### Passage for review
⟨
Sustainable, high-performance paper coating material could reduce microplastic pollution

Plastic pollution presents a global challenge that must be solved. In particular, packaging accounts for 30–50% of the total plastic consumption. While paper packaging is eco-friendly, it lacks crucial functionalities like moisture resistance and strength. Traditional coating materials exacerbate plastic pollution, prompting the need for sustainable alternatives.

Polyethylene (PE) and ethylene vinyl alcohol (EVOH) are typically used as coating materials to improve the low barrier properties of paper packaging, but these substances do not decompose and worsen microplastic pollution when disposed of in the natural environment.

In response to this problem, packaging materials made from bio-based substances and biodegradable plastics have been developed, but in most cases, as the packaging performance improves, the biodegradability diminishes rapidly.
⟩
### Collected data
⟨
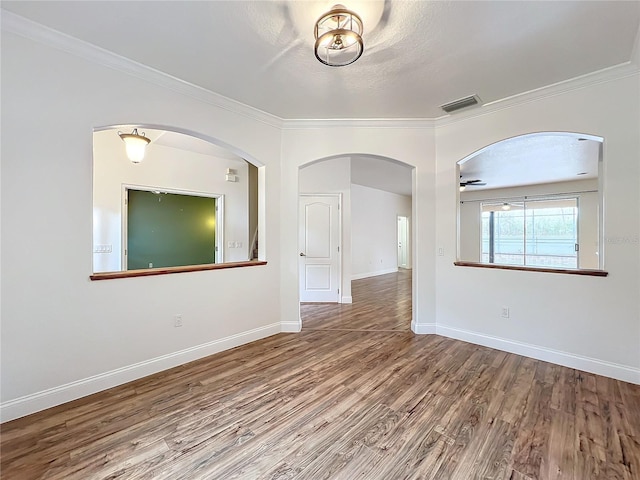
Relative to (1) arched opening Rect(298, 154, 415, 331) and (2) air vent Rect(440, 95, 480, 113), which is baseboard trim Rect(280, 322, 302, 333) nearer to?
(1) arched opening Rect(298, 154, 415, 331)

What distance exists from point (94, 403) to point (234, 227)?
3797mm

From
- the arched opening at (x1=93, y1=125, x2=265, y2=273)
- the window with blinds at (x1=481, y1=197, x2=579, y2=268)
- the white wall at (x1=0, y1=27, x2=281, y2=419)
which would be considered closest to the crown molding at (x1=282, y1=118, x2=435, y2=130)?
the arched opening at (x1=93, y1=125, x2=265, y2=273)

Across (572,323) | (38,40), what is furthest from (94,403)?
(572,323)

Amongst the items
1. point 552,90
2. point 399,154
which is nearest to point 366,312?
point 399,154

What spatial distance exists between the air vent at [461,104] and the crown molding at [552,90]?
0.17 metres

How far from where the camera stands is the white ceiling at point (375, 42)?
189 centimetres

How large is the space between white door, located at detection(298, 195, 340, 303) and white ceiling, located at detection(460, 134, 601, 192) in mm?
2441

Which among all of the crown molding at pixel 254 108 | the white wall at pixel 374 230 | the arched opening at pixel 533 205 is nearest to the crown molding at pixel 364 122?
the crown molding at pixel 254 108

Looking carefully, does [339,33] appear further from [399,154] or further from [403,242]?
[403,242]

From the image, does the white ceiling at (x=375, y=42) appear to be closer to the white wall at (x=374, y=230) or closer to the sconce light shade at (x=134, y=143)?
the sconce light shade at (x=134, y=143)

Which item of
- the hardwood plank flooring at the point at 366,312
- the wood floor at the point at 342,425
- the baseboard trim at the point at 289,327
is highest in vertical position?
the baseboard trim at the point at 289,327

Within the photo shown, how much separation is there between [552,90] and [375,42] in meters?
1.98

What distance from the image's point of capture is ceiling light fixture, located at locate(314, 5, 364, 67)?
1.86 m

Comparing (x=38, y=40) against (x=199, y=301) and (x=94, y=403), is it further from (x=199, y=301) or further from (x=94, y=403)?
(x=94, y=403)
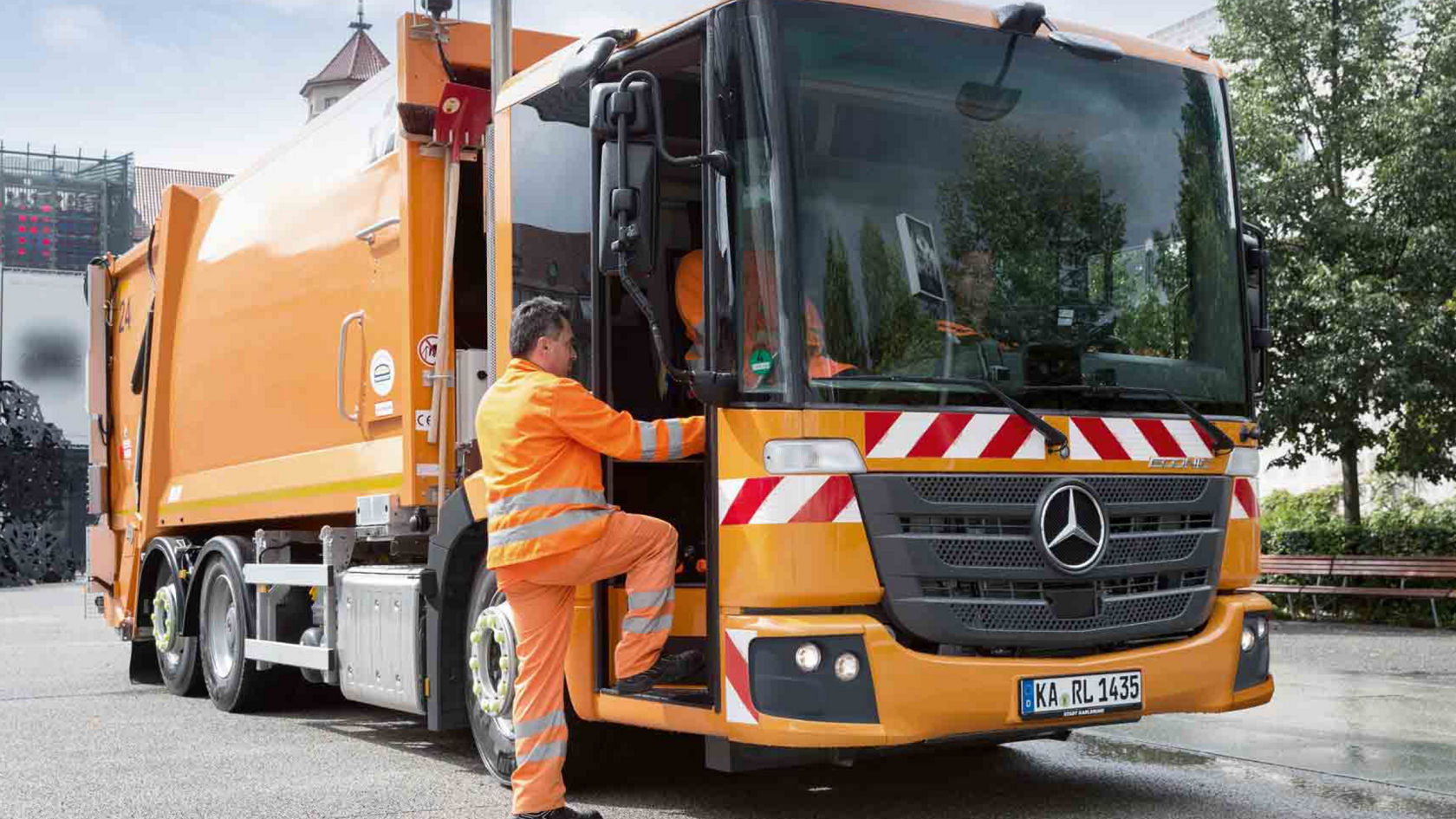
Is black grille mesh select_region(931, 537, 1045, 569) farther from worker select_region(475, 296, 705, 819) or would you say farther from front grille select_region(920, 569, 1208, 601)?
worker select_region(475, 296, 705, 819)

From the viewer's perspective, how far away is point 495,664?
Answer: 6527 mm

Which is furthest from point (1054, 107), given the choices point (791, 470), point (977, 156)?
point (791, 470)

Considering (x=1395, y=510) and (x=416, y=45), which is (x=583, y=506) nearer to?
(x=416, y=45)

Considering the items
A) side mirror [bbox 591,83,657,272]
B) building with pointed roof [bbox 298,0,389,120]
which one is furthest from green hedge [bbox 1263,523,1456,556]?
building with pointed roof [bbox 298,0,389,120]

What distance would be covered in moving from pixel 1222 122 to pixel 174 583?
6.95 metres

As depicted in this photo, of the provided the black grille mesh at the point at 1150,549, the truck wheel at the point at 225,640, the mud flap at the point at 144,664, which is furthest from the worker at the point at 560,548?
the mud flap at the point at 144,664

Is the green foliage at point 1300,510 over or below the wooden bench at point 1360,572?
over

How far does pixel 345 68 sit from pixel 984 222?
60172 mm

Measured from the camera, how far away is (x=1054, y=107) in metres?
5.80

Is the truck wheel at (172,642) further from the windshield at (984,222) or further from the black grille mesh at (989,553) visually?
the black grille mesh at (989,553)

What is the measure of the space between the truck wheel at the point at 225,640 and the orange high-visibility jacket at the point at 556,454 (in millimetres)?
4078

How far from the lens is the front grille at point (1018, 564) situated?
524 centimetres

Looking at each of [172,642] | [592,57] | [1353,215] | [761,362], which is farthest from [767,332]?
[1353,215]

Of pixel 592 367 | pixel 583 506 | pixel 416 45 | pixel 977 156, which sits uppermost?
pixel 416 45
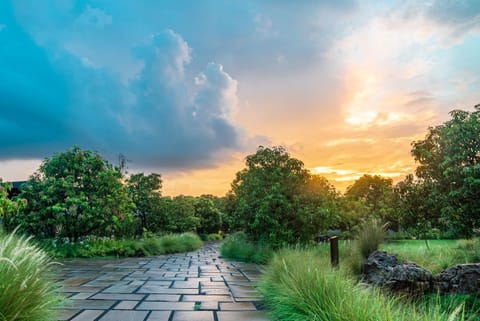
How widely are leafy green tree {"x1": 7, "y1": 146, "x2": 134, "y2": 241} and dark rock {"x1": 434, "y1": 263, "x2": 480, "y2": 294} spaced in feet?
28.2

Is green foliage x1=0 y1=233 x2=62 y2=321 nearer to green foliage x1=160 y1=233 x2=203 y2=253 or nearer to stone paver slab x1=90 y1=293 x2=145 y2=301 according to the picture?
stone paver slab x1=90 y1=293 x2=145 y2=301

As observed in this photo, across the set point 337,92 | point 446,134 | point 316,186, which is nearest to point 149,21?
point 337,92

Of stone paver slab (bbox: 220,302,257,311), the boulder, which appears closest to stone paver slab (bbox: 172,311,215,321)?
stone paver slab (bbox: 220,302,257,311)

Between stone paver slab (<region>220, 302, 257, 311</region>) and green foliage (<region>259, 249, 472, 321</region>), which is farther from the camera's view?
stone paver slab (<region>220, 302, 257, 311</region>)

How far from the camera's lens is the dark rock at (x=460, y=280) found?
14.1 ft

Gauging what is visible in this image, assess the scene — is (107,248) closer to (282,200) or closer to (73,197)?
(73,197)

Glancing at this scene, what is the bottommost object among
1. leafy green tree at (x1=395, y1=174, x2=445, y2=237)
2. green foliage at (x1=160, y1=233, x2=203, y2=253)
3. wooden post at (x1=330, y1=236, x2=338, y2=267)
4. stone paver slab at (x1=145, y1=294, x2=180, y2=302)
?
green foliage at (x1=160, y1=233, x2=203, y2=253)

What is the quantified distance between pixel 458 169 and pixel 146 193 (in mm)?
15258

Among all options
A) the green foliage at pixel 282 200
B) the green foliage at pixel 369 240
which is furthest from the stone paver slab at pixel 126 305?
the green foliage at pixel 282 200

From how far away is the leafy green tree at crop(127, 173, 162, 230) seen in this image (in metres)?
17.2

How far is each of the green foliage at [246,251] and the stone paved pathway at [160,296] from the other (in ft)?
6.29

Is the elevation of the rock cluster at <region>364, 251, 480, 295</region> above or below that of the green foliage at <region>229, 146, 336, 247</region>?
below

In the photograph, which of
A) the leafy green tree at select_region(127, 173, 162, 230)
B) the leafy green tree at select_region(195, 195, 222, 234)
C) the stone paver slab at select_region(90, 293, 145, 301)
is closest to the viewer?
the stone paver slab at select_region(90, 293, 145, 301)

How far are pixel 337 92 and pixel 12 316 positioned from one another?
23.4 ft
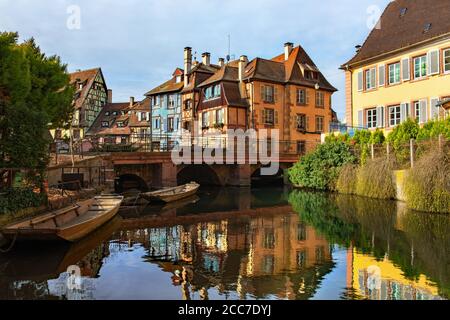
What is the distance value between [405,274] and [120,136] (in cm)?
4962

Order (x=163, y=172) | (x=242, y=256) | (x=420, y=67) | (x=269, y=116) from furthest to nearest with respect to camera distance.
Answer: (x=269, y=116) < (x=163, y=172) < (x=420, y=67) < (x=242, y=256)

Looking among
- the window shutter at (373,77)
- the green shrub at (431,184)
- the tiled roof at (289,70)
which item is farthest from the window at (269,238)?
the tiled roof at (289,70)

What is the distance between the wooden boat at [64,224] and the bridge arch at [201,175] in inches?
787

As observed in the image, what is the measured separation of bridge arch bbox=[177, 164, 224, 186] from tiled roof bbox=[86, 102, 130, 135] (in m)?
20.7

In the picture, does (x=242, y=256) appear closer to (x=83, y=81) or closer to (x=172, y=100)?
(x=172, y=100)

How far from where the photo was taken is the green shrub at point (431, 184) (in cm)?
1722

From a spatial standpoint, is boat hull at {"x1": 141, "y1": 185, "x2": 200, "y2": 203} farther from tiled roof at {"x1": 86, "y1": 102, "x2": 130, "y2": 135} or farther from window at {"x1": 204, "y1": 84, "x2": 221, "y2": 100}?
tiled roof at {"x1": 86, "y1": 102, "x2": 130, "y2": 135}

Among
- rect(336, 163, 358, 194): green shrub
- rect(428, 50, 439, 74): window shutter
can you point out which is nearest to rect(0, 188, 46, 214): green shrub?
rect(336, 163, 358, 194): green shrub

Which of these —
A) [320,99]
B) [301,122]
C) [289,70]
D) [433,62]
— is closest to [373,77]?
[433,62]

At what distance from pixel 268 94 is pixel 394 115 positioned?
15893 millimetres

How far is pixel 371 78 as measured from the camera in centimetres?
3066

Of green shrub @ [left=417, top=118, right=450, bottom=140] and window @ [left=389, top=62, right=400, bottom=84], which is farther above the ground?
window @ [left=389, top=62, right=400, bottom=84]

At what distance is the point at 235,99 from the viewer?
137ft

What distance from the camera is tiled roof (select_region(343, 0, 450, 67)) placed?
26828 mm
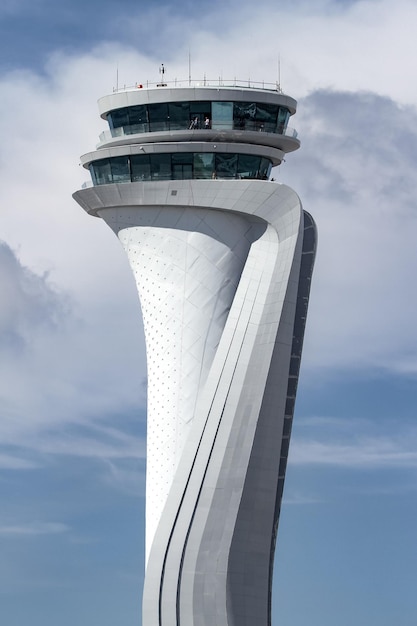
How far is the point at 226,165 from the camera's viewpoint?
393 feet

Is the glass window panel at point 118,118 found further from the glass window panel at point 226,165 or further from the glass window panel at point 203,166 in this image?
the glass window panel at point 226,165

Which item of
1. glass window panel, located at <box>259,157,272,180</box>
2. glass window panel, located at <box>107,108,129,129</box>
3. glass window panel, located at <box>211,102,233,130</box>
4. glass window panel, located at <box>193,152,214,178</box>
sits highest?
glass window panel, located at <box>107,108,129,129</box>

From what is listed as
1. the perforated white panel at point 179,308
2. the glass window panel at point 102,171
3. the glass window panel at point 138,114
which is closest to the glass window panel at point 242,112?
the glass window panel at point 138,114

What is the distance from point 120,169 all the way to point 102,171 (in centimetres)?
111

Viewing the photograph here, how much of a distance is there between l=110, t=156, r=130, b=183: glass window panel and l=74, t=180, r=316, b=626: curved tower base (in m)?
0.56

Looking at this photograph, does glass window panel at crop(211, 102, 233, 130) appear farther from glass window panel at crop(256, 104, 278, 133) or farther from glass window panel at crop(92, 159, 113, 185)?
glass window panel at crop(92, 159, 113, 185)

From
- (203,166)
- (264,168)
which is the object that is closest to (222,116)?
(203,166)

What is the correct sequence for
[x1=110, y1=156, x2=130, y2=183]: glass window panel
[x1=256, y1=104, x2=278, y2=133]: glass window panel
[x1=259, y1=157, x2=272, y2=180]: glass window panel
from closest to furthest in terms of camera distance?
[x1=256, y1=104, x2=278, y2=133]: glass window panel → [x1=110, y1=156, x2=130, y2=183]: glass window panel → [x1=259, y1=157, x2=272, y2=180]: glass window panel

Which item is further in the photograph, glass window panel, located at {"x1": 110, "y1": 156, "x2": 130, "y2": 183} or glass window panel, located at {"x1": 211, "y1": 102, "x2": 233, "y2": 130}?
glass window panel, located at {"x1": 110, "y1": 156, "x2": 130, "y2": 183}

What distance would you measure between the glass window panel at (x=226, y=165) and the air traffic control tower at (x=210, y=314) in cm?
4

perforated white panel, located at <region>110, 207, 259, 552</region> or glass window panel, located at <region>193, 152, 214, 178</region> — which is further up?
glass window panel, located at <region>193, 152, 214, 178</region>

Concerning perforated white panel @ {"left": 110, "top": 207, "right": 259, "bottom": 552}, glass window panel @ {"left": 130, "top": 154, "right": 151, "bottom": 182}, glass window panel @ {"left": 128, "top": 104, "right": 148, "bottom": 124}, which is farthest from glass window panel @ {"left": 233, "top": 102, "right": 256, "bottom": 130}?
glass window panel @ {"left": 130, "top": 154, "right": 151, "bottom": 182}

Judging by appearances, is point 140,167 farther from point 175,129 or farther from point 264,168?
point 264,168

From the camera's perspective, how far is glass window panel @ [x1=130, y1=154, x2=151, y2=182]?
119750 mm
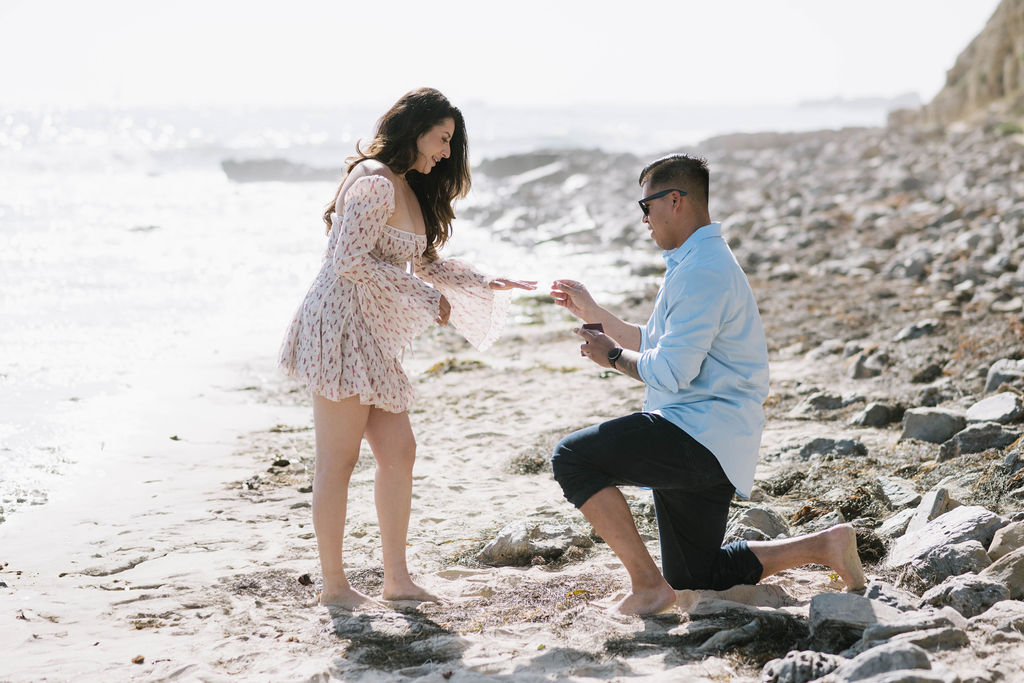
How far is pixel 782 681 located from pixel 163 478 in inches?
159

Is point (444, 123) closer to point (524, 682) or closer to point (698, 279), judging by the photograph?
point (698, 279)

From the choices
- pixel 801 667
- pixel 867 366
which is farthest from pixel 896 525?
pixel 867 366

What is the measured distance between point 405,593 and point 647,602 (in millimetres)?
1021

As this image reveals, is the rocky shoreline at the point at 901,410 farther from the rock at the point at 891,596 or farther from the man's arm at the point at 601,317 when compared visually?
the man's arm at the point at 601,317

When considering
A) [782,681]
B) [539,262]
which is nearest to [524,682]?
[782,681]

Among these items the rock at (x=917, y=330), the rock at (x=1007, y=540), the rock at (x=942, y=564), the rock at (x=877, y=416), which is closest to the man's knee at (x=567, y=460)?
the rock at (x=942, y=564)

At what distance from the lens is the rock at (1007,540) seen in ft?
12.1

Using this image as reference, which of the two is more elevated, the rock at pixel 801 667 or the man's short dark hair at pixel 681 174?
the man's short dark hair at pixel 681 174

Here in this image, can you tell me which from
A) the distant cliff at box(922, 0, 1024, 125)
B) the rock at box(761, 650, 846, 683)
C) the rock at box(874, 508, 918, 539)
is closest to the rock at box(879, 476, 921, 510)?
the rock at box(874, 508, 918, 539)

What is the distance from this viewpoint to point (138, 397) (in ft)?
25.2

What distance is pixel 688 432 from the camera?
11.8ft

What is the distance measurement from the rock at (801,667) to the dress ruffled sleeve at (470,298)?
79.7 inches

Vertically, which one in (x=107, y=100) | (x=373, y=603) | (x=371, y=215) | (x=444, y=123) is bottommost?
(x=373, y=603)

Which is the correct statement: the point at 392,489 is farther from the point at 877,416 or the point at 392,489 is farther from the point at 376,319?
⟩
### Work item
According to the article on paper coating material, what share of total plastic consumption comes from packaging?

### Answer for this exercise
Packaging accounts for 30–50% of total plastic consumption.